Оформи в виде таблицы Markdown строки данных, начиная со строки, где есть «What is the distance», и до конца данных включительно, пустые строки не включай. В столбец «Номер» впиши порядковый номер, а в столбец «Строка» — саму строку.

** ИСХОДНЫЕ ДАННЫЕ **
§ §
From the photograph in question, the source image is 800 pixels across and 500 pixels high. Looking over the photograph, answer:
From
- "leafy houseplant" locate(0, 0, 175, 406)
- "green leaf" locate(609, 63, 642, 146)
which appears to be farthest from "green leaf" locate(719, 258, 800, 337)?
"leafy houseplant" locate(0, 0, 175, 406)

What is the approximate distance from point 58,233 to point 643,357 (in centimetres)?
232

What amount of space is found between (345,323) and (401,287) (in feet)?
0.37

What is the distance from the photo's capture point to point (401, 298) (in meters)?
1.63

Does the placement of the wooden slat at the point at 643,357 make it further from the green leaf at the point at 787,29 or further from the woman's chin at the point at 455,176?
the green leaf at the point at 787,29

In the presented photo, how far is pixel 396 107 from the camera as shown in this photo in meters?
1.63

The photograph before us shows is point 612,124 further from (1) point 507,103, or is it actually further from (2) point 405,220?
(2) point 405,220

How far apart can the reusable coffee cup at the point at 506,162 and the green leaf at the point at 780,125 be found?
§ §
** РЕШЕНИЕ **
| Номер | Строка |
|---|---|
| 1 | What is the distance from the photo's capture point to point (401, 298) (in meters)? |
| 2 | 1.63 |
| 3 | Does the placement of the wooden slat at the point at 643,357 make it further from the green leaf at the point at 787,29 or further from the woman's chin at the point at 455,176? |
| 4 | the green leaf at the point at 787,29 |
| 5 | In the presented photo, how far is pixel 396 107 from the camera as shown in this photo in meters? |
| 6 | 1.63 |
| 7 | The photograph before us shows is point 612,124 further from (1) point 507,103, or is it actually further from (2) point 405,220? |
| 8 | (2) point 405,220 |
| 9 | How far apart can the reusable coffee cup at the point at 506,162 and the green leaf at the point at 780,125 be found? |